• [Requisito 1] Extraia, sem qualquer alteração, o trecho do excerto sobre as eleições na Europa que vai de "A França, a" a "03 de abril.", inclusive.
• [Requisito 2] Segundo o excerto sobre as eleições na Europa, para que dia estão marcados os escrutínios na Hungria e na Sérvia?

• [Excerto a ler]
——

A França, a Hungria e a Sérvia são os três primeiros países da Europa a realizar eleições desde o início da ofensiva russa na Ucrânia e os dois últimos têm os escrutínios marcados já para dia 03 de abril.
Aliado de Putin, Viktor Orbán, primeiro-ministro da Hungria e presidente do partido Fidesz, no poder, gere "diariamente" a questão da guerra na Ucrânia, tentado evitar o assunto das antigas relações entre Budapeste e Moscovo.
No debate político mantêm-se as decisões que ainda se esperam da União Europeia sobre o Plano de Recuperação e Resiliência (PRR) apresentado pela Hungria, processo que continua por resolver devido às violações do Estado de Direito no país e que colidem com os princípios do bloco europeu.

——

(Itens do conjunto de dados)
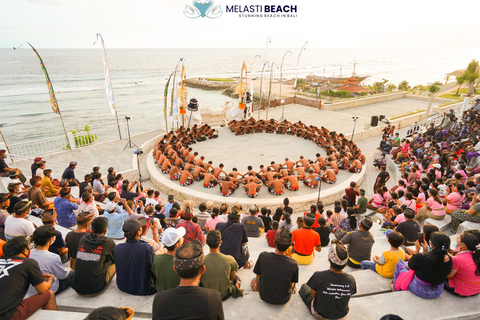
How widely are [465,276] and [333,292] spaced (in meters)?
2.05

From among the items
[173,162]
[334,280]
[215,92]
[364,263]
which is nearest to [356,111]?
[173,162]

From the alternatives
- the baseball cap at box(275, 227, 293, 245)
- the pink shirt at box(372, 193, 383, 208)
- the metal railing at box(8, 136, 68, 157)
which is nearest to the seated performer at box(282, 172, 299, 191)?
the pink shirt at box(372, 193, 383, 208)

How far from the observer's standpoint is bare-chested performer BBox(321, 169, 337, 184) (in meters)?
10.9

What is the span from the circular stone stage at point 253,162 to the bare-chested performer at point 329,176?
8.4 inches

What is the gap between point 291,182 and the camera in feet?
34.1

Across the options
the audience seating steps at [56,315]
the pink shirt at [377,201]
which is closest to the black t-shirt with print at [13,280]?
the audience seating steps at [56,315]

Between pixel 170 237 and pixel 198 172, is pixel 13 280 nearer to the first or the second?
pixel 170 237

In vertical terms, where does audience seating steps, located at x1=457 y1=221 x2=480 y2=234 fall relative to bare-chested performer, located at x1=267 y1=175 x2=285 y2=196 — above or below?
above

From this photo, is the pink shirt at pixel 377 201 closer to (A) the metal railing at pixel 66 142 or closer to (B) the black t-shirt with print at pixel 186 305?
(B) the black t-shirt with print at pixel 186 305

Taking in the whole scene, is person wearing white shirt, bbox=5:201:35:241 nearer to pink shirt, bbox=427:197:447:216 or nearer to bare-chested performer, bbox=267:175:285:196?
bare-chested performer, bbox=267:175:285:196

——

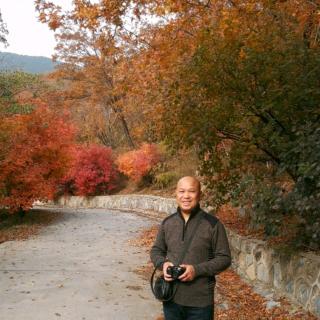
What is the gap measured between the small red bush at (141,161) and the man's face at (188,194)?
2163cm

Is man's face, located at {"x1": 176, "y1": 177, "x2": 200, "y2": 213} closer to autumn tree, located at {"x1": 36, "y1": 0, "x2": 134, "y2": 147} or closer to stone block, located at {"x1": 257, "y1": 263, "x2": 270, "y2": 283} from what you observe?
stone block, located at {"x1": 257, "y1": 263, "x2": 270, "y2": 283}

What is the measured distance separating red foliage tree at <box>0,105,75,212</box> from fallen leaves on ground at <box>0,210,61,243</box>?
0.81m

——

• [Solução 1]
A França, a Hungria e a Sérvia são os três primeiros países da Europa a realizar eleições desde o início da ofensiva russa na Ucrânia e os dois últimos têm os escrutínios marcados já para dia 03 de abril.

• [Solução 2] Para dia 03 de abril.